Un pensiero in meno, per la premier, che nel pomeriggio di Palazzo Madama vive visibilmente il suo momento di maggior gaudio nell’ascoltare Matteo Renzi. È divertita, la presidente del Consiglio, per l’incedere ricco di battute di uno dei due leader del Terzo Polo. Non è che Renzi non rivendichi “la diversità” rispetto alla Destra. “In quei banchi – dice rivolto a Meloni – c’è chi ha fatto quota 100 e in questi chi ha fatto Industria 4.0”.

E ancora: “Lei ha portato in Parlamento chi diceva che non la cultura non si mangia”. “Ora dice che estrarre gas è giusto e sei anni fa diceva che ero schiavo della lobby del gas”. “Lei dice che non bisogna attaccare l’Italia all’estero, lo ricordi a chi è al suo fianco, a Salvini che durante il referendum costituzionale andava sulla piazza Rossa a scrivere: Renzi a casa”.
Però le parole di Renzi sono concilianti sul presidenzialismo: “Se c’è un’apertura da parte vostra, un no a prescindere è sbagliato”. Ma buona parte dell’intervento di Renzi censura l’opposizione ed è questo che “riscalda” i membri dell’esecutivo che lo ascoltano con silenzio che non dedicano ad altri: “Com’è possibile che il primo tema di discussione contro il governo Meloni sia il nome “merito” dato a un ministero?” E giù a testa bassa contro la capogruppo del Pd Simona Malpezzi: “Era la prima pasdaran a dire che nella Buona scuola bisognava inserire il merito”.

Un senatore dem, Antonio Nicita, rumoreggia, Renzi sbotta: “Vi vedo reagire soltanto a me e non a lei (Meloni ndr), esattamente come in campagna elettorale.
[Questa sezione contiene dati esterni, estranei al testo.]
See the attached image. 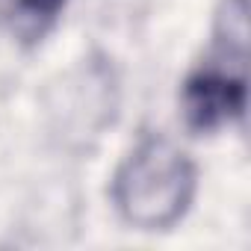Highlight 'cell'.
<instances>
[{
  "label": "cell",
  "instance_id": "3",
  "mask_svg": "<svg viewBox=\"0 0 251 251\" xmlns=\"http://www.w3.org/2000/svg\"><path fill=\"white\" fill-rule=\"evenodd\" d=\"M245 62L213 56L192 68L180 86V112L192 133H216L245 118Z\"/></svg>",
  "mask_w": 251,
  "mask_h": 251
},
{
  "label": "cell",
  "instance_id": "2",
  "mask_svg": "<svg viewBox=\"0 0 251 251\" xmlns=\"http://www.w3.org/2000/svg\"><path fill=\"white\" fill-rule=\"evenodd\" d=\"M50 130L62 145L80 148L86 139H98L118 115V77L112 59L89 53L74 71L59 77V86L48 92Z\"/></svg>",
  "mask_w": 251,
  "mask_h": 251
},
{
  "label": "cell",
  "instance_id": "4",
  "mask_svg": "<svg viewBox=\"0 0 251 251\" xmlns=\"http://www.w3.org/2000/svg\"><path fill=\"white\" fill-rule=\"evenodd\" d=\"M65 3L68 0H0V27L15 45L33 50L53 33Z\"/></svg>",
  "mask_w": 251,
  "mask_h": 251
},
{
  "label": "cell",
  "instance_id": "1",
  "mask_svg": "<svg viewBox=\"0 0 251 251\" xmlns=\"http://www.w3.org/2000/svg\"><path fill=\"white\" fill-rule=\"evenodd\" d=\"M198 195L195 160L163 133H145L112 175L109 198L124 225L136 230H172L186 219Z\"/></svg>",
  "mask_w": 251,
  "mask_h": 251
},
{
  "label": "cell",
  "instance_id": "5",
  "mask_svg": "<svg viewBox=\"0 0 251 251\" xmlns=\"http://www.w3.org/2000/svg\"><path fill=\"white\" fill-rule=\"evenodd\" d=\"M213 56L245 62L248 59V0H219L213 12Z\"/></svg>",
  "mask_w": 251,
  "mask_h": 251
}]
</instances>
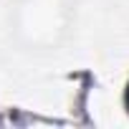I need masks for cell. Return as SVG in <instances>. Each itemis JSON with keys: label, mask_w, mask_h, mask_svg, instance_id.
<instances>
[{"label": "cell", "mask_w": 129, "mask_h": 129, "mask_svg": "<svg viewBox=\"0 0 129 129\" xmlns=\"http://www.w3.org/2000/svg\"><path fill=\"white\" fill-rule=\"evenodd\" d=\"M124 106H126V111H129V81H126V89H124Z\"/></svg>", "instance_id": "2"}, {"label": "cell", "mask_w": 129, "mask_h": 129, "mask_svg": "<svg viewBox=\"0 0 129 129\" xmlns=\"http://www.w3.org/2000/svg\"><path fill=\"white\" fill-rule=\"evenodd\" d=\"M74 10L76 0H10L8 33L23 51H56L71 30Z\"/></svg>", "instance_id": "1"}]
</instances>
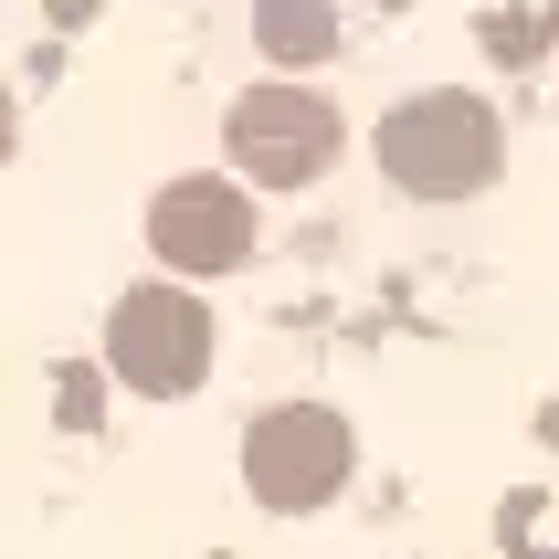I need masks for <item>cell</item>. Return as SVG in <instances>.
<instances>
[{
  "instance_id": "cell-1",
  "label": "cell",
  "mask_w": 559,
  "mask_h": 559,
  "mask_svg": "<svg viewBox=\"0 0 559 559\" xmlns=\"http://www.w3.org/2000/svg\"><path fill=\"white\" fill-rule=\"evenodd\" d=\"M370 158H380V180L412 190V201H475V190H497V169H507V127H497L486 95L433 85V95H402V106L380 117Z\"/></svg>"
},
{
  "instance_id": "cell-2",
  "label": "cell",
  "mask_w": 559,
  "mask_h": 559,
  "mask_svg": "<svg viewBox=\"0 0 559 559\" xmlns=\"http://www.w3.org/2000/svg\"><path fill=\"white\" fill-rule=\"evenodd\" d=\"M222 359V317L212 296H190V285H127L117 307H106V380L138 391V402H190Z\"/></svg>"
},
{
  "instance_id": "cell-3",
  "label": "cell",
  "mask_w": 559,
  "mask_h": 559,
  "mask_svg": "<svg viewBox=\"0 0 559 559\" xmlns=\"http://www.w3.org/2000/svg\"><path fill=\"white\" fill-rule=\"evenodd\" d=\"M338 148H348L338 106L317 85H296V74H264V85H243L222 106V158H233L243 190H317L338 169Z\"/></svg>"
},
{
  "instance_id": "cell-4",
  "label": "cell",
  "mask_w": 559,
  "mask_h": 559,
  "mask_svg": "<svg viewBox=\"0 0 559 559\" xmlns=\"http://www.w3.org/2000/svg\"><path fill=\"white\" fill-rule=\"evenodd\" d=\"M348 465H359V433L328 402H275V412H253V433H243V497L264 518H317L348 486Z\"/></svg>"
},
{
  "instance_id": "cell-5",
  "label": "cell",
  "mask_w": 559,
  "mask_h": 559,
  "mask_svg": "<svg viewBox=\"0 0 559 559\" xmlns=\"http://www.w3.org/2000/svg\"><path fill=\"white\" fill-rule=\"evenodd\" d=\"M253 190L233 180V169H190V180H169L148 201V253L169 285H212V275H243L253 264Z\"/></svg>"
},
{
  "instance_id": "cell-6",
  "label": "cell",
  "mask_w": 559,
  "mask_h": 559,
  "mask_svg": "<svg viewBox=\"0 0 559 559\" xmlns=\"http://www.w3.org/2000/svg\"><path fill=\"white\" fill-rule=\"evenodd\" d=\"M253 43H264V63L307 74V63L338 53V11L328 0H253Z\"/></svg>"
},
{
  "instance_id": "cell-7",
  "label": "cell",
  "mask_w": 559,
  "mask_h": 559,
  "mask_svg": "<svg viewBox=\"0 0 559 559\" xmlns=\"http://www.w3.org/2000/svg\"><path fill=\"white\" fill-rule=\"evenodd\" d=\"M53 412L74 423V433H85L95 412H106V370H63V380H53Z\"/></svg>"
},
{
  "instance_id": "cell-8",
  "label": "cell",
  "mask_w": 559,
  "mask_h": 559,
  "mask_svg": "<svg viewBox=\"0 0 559 559\" xmlns=\"http://www.w3.org/2000/svg\"><path fill=\"white\" fill-rule=\"evenodd\" d=\"M0 158H11V106H0Z\"/></svg>"
}]
</instances>
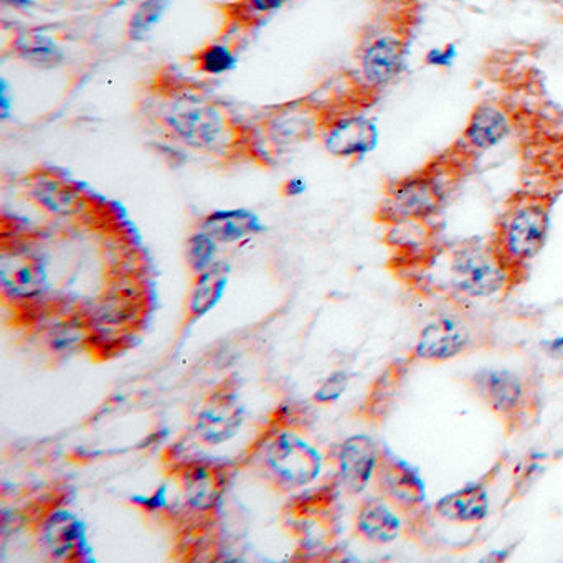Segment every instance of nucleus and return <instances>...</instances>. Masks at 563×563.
Returning <instances> with one entry per match:
<instances>
[{"instance_id":"nucleus-3","label":"nucleus","mask_w":563,"mask_h":563,"mask_svg":"<svg viewBox=\"0 0 563 563\" xmlns=\"http://www.w3.org/2000/svg\"><path fill=\"white\" fill-rule=\"evenodd\" d=\"M265 473L281 491H298L314 483L322 458L311 443L291 430H281L265 443Z\"/></svg>"},{"instance_id":"nucleus-31","label":"nucleus","mask_w":563,"mask_h":563,"mask_svg":"<svg viewBox=\"0 0 563 563\" xmlns=\"http://www.w3.org/2000/svg\"><path fill=\"white\" fill-rule=\"evenodd\" d=\"M131 501L136 504V506L144 507L147 511H157V509H162L166 507L167 504V488L162 486L161 489H157L156 493L152 496H134L131 497Z\"/></svg>"},{"instance_id":"nucleus-27","label":"nucleus","mask_w":563,"mask_h":563,"mask_svg":"<svg viewBox=\"0 0 563 563\" xmlns=\"http://www.w3.org/2000/svg\"><path fill=\"white\" fill-rule=\"evenodd\" d=\"M195 63H197V70L202 71L205 75L218 76L235 70L238 60L227 45L212 43L197 53Z\"/></svg>"},{"instance_id":"nucleus-19","label":"nucleus","mask_w":563,"mask_h":563,"mask_svg":"<svg viewBox=\"0 0 563 563\" xmlns=\"http://www.w3.org/2000/svg\"><path fill=\"white\" fill-rule=\"evenodd\" d=\"M199 230L207 233L217 243L232 245L263 232L265 225L250 210H217L200 220Z\"/></svg>"},{"instance_id":"nucleus-26","label":"nucleus","mask_w":563,"mask_h":563,"mask_svg":"<svg viewBox=\"0 0 563 563\" xmlns=\"http://www.w3.org/2000/svg\"><path fill=\"white\" fill-rule=\"evenodd\" d=\"M169 0H142L136 7L128 24V37L131 40H142L151 32L154 25L159 24L162 15L166 14Z\"/></svg>"},{"instance_id":"nucleus-8","label":"nucleus","mask_w":563,"mask_h":563,"mask_svg":"<svg viewBox=\"0 0 563 563\" xmlns=\"http://www.w3.org/2000/svg\"><path fill=\"white\" fill-rule=\"evenodd\" d=\"M177 481L184 499L194 511L210 512L222 501L232 473L225 463H212L204 459H187L177 464Z\"/></svg>"},{"instance_id":"nucleus-5","label":"nucleus","mask_w":563,"mask_h":563,"mask_svg":"<svg viewBox=\"0 0 563 563\" xmlns=\"http://www.w3.org/2000/svg\"><path fill=\"white\" fill-rule=\"evenodd\" d=\"M445 189L435 174L420 172L390 185L377 218L388 225L422 222L440 209Z\"/></svg>"},{"instance_id":"nucleus-25","label":"nucleus","mask_w":563,"mask_h":563,"mask_svg":"<svg viewBox=\"0 0 563 563\" xmlns=\"http://www.w3.org/2000/svg\"><path fill=\"white\" fill-rule=\"evenodd\" d=\"M218 243L202 230L192 233L185 242V263L190 273L195 276L202 275L215 266Z\"/></svg>"},{"instance_id":"nucleus-32","label":"nucleus","mask_w":563,"mask_h":563,"mask_svg":"<svg viewBox=\"0 0 563 563\" xmlns=\"http://www.w3.org/2000/svg\"><path fill=\"white\" fill-rule=\"evenodd\" d=\"M304 192H306V182L301 177H293V179H288L281 185V195L288 197V199L299 197Z\"/></svg>"},{"instance_id":"nucleus-28","label":"nucleus","mask_w":563,"mask_h":563,"mask_svg":"<svg viewBox=\"0 0 563 563\" xmlns=\"http://www.w3.org/2000/svg\"><path fill=\"white\" fill-rule=\"evenodd\" d=\"M349 380L351 377L347 372H334L329 375L314 393V402L321 403V405H331V403L337 402L349 387Z\"/></svg>"},{"instance_id":"nucleus-20","label":"nucleus","mask_w":563,"mask_h":563,"mask_svg":"<svg viewBox=\"0 0 563 563\" xmlns=\"http://www.w3.org/2000/svg\"><path fill=\"white\" fill-rule=\"evenodd\" d=\"M357 534L370 544L387 545L397 539L402 522L395 516L392 507L382 499H369L360 506L355 517Z\"/></svg>"},{"instance_id":"nucleus-16","label":"nucleus","mask_w":563,"mask_h":563,"mask_svg":"<svg viewBox=\"0 0 563 563\" xmlns=\"http://www.w3.org/2000/svg\"><path fill=\"white\" fill-rule=\"evenodd\" d=\"M405 62V43L393 35H382L364 48L360 55V73L365 83L384 88L397 80Z\"/></svg>"},{"instance_id":"nucleus-2","label":"nucleus","mask_w":563,"mask_h":563,"mask_svg":"<svg viewBox=\"0 0 563 563\" xmlns=\"http://www.w3.org/2000/svg\"><path fill=\"white\" fill-rule=\"evenodd\" d=\"M161 123L174 141L194 151H225L233 138L227 113L205 98H174L162 111Z\"/></svg>"},{"instance_id":"nucleus-18","label":"nucleus","mask_w":563,"mask_h":563,"mask_svg":"<svg viewBox=\"0 0 563 563\" xmlns=\"http://www.w3.org/2000/svg\"><path fill=\"white\" fill-rule=\"evenodd\" d=\"M511 129V118L506 109L496 103H481L469 116L463 141L473 152H486L499 146L511 134Z\"/></svg>"},{"instance_id":"nucleus-30","label":"nucleus","mask_w":563,"mask_h":563,"mask_svg":"<svg viewBox=\"0 0 563 563\" xmlns=\"http://www.w3.org/2000/svg\"><path fill=\"white\" fill-rule=\"evenodd\" d=\"M288 0H242V7L251 17L273 14L281 9Z\"/></svg>"},{"instance_id":"nucleus-14","label":"nucleus","mask_w":563,"mask_h":563,"mask_svg":"<svg viewBox=\"0 0 563 563\" xmlns=\"http://www.w3.org/2000/svg\"><path fill=\"white\" fill-rule=\"evenodd\" d=\"M379 448L369 436L347 438L337 448V469L342 488L349 494H360L375 476L379 464Z\"/></svg>"},{"instance_id":"nucleus-24","label":"nucleus","mask_w":563,"mask_h":563,"mask_svg":"<svg viewBox=\"0 0 563 563\" xmlns=\"http://www.w3.org/2000/svg\"><path fill=\"white\" fill-rule=\"evenodd\" d=\"M14 52L22 62L40 70H52L63 62L62 48L48 35L40 32H22L14 40Z\"/></svg>"},{"instance_id":"nucleus-9","label":"nucleus","mask_w":563,"mask_h":563,"mask_svg":"<svg viewBox=\"0 0 563 563\" xmlns=\"http://www.w3.org/2000/svg\"><path fill=\"white\" fill-rule=\"evenodd\" d=\"M42 540L48 554L60 562H90L91 549L86 539L85 524L65 509H57L45 517Z\"/></svg>"},{"instance_id":"nucleus-34","label":"nucleus","mask_w":563,"mask_h":563,"mask_svg":"<svg viewBox=\"0 0 563 563\" xmlns=\"http://www.w3.org/2000/svg\"><path fill=\"white\" fill-rule=\"evenodd\" d=\"M9 4L15 5V7H29L32 4V0H5Z\"/></svg>"},{"instance_id":"nucleus-23","label":"nucleus","mask_w":563,"mask_h":563,"mask_svg":"<svg viewBox=\"0 0 563 563\" xmlns=\"http://www.w3.org/2000/svg\"><path fill=\"white\" fill-rule=\"evenodd\" d=\"M228 284V268L215 265L202 275L195 276L187 299V321H197L209 314L223 298Z\"/></svg>"},{"instance_id":"nucleus-17","label":"nucleus","mask_w":563,"mask_h":563,"mask_svg":"<svg viewBox=\"0 0 563 563\" xmlns=\"http://www.w3.org/2000/svg\"><path fill=\"white\" fill-rule=\"evenodd\" d=\"M319 131L317 111L309 106L293 105L276 111L266 119L265 136L278 149L299 146L313 139Z\"/></svg>"},{"instance_id":"nucleus-13","label":"nucleus","mask_w":563,"mask_h":563,"mask_svg":"<svg viewBox=\"0 0 563 563\" xmlns=\"http://www.w3.org/2000/svg\"><path fill=\"white\" fill-rule=\"evenodd\" d=\"M27 197L55 217H76L86 209V197L75 184L50 172H38L27 180Z\"/></svg>"},{"instance_id":"nucleus-22","label":"nucleus","mask_w":563,"mask_h":563,"mask_svg":"<svg viewBox=\"0 0 563 563\" xmlns=\"http://www.w3.org/2000/svg\"><path fill=\"white\" fill-rule=\"evenodd\" d=\"M489 511V499L483 484H473L458 493L436 502L435 512L445 521L455 524H478Z\"/></svg>"},{"instance_id":"nucleus-12","label":"nucleus","mask_w":563,"mask_h":563,"mask_svg":"<svg viewBox=\"0 0 563 563\" xmlns=\"http://www.w3.org/2000/svg\"><path fill=\"white\" fill-rule=\"evenodd\" d=\"M473 344L471 327L456 317H440L430 322L418 337L415 357L430 362L455 359Z\"/></svg>"},{"instance_id":"nucleus-7","label":"nucleus","mask_w":563,"mask_h":563,"mask_svg":"<svg viewBox=\"0 0 563 563\" xmlns=\"http://www.w3.org/2000/svg\"><path fill=\"white\" fill-rule=\"evenodd\" d=\"M245 408L238 397L237 385L223 380L205 400L195 418V435L202 443L218 446L232 440L242 428Z\"/></svg>"},{"instance_id":"nucleus-6","label":"nucleus","mask_w":563,"mask_h":563,"mask_svg":"<svg viewBox=\"0 0 563 563\" xmlns=\"http://www.w3.org/2000/svg\"><path fill=\"white\" fill-rule=\"evenodd\" d=\"M469 390L509 428L524 422L530 393L522 377L511 370H479L468 379Z\"/></svg>"},{"instance_id":"nucleus-4","label":"nucleus","mask_w":563,"mask_h":563,"mask_svg":"<svg viewBox=\"0 0 563 563\" xmlns=\"http://www.w3.org/2000/svg\"><path fill=\"white\" fill-rule=\"evenodd\" d=\"M448 283L464 298H489L509 284V276L497 261L491 245L461 243L450 253Z\"/></svg>"},{"instance_id":"nucleus-10","label":"nucleus","mask_w":563,"mask_h":563,"mask_svg":"<svg viewBox=\"0 0 563 563\" xmlns=\"http://www.w3.org/2000/svg\"><path fill=\"white\" fill-rule=\"evenodd\" d=\"M0 283L5 298L19 303H32L47 288V271L34 253L12 251L0 261Z\"/></svg>"},{"instance_id":"nucleus-15","label":"nucleus","mask_w":563,"mask_h":563,"mask_svg":"<svg viewBox=\"0 0 563 563\" xmlns=\"http://www.w3.org/2000/svg\"><path fill=\"white\" fill-rule=\"evenodd\" d=\"M324 146L339 159H362L379 144V131L372 121L359 116L341 118L327 126Z\"/></svg>"},{"instance_id":"nucleus-29","label":"nucleus","mask_w":563,"mask_h":563,"mask_svg":"<svg viewBox=\"0 0 563 563\" xmlns=\"http://www.w3.org/2000/svg\"><path fill=\"white\" fill-rule=\"evenodd\" d=\"M458 52L453 43L446 47L431 48L430 52H426L425 63L428 67L433 68H450L455 63Z\"/></svg>"},{"instance_id":"nucleus-11","label":"nucleus","mask_w":563,"mask_h":563,"mask_svg":"<svg viewBox=\"0 0 563 563\" xmlns=\"http://www.w3.org/2000/svg\"><path fill=\"white\" fill-rule=\"evenodd\" d=\"M375 486L393 507L402 512L413 511L425 501V488L418 474L388 453H380Z\"/></svg>"},{"instance_id":"nucleus-33","label":"nucleus","mask_w":563,"mask_h":563,"mask_svg":"<svg viewBox=\"0 0 563 563\" xmlns=\"http://www.w3.org/2000/svg\"><path fill=\"white\" fill-rule=\"evenodd\" d=\"M545 349H547V352H549L552 357H555V359H563V337L550 341L549 344L545 346Z\"/></svg>"},{"instance_id":"nucleus-21","label":"nucleus","mask_w":563,"mask_h":563,"mask_svg":"<svg viewBox=\"0 0 563 563\" xmlns=\"http://www.w3.org/2000/svg\"><path fill=\"white\" fill-rule=\"evenodd\" d=\"M405 375H407V364L400 360L388 365L387 369L375 379L362 405V417L367 422L377 425L384 422L397 400Z\"/></svg>"},{"instance_id":"nucleus-1","label":"nucleus","mask_w":563,"mask_h":563,"mask_svg":"<svg viewBox=\"0 0 563 563\" xmlns=\"http://www.w3.org/2000/svg\"><path fill=\"white\" fill-rule=\"evenodd\" d=\"M550 227V202L537 195H519L507 204L496 223L491 250L509 280L521 275L544 248Z\"/></svg>"}]
</instances>
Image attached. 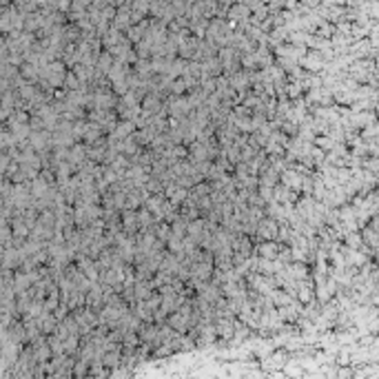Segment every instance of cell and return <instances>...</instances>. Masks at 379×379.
I'll return each mask as SVG.
<instances>
[{"label": "cell", "instance_id": "6da1fadb", "mask_svg": "<svg viewBox=\"0 0 379 379\" xmlns=\"http://www.w3.org/2000/svg\"><path fill=\"white\" fill-rule=\"evenodd\" d=\"M257 253H259V255H262V257H277V253H279V242H264L262 246H257V249H255Z\"/></svg>", "mask_w": 379, "mask_h": 379}]
</instances>
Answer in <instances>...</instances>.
I risultati sono stati straordinari…”. Fra i banchi del Pd è una scossa, parte un “stai zitto”, l’ex premier replica: “Lei dovrebbe imparare l’educazione, non dico la politica che è un’impresa complicata”. Ma non finisce qui. Renzi critica i colleghi dell’opposizione (“Ne abbiamo due ed è un problema”, dice sibillino) sulla querelle dell’articolo davanti a “presidente Meloni”: “Il o la? Il punto fondamentale è che la trentunesima presidente del Consiglio è donna dopo 30 maschietti e noi l’attacchiamo sul suo essere donna o sulla rappresentanza femminile nel governo? Non è ridicolo, è masochismo”.

Quindi l’invito urbi et orbi a difendere l’essere mamma della presidente del Consiglio, “la sua libertà e funzione educativa. Diciamo al suo staff di lasciarle tempo per giocare sul divano con sua figlia”. Meloni sorride più volte, mentre il centrodestra applaude ripetutamente. Berlusconi rassicura la maggioranza, Renzi la seduce. E la nave di Giorgia va.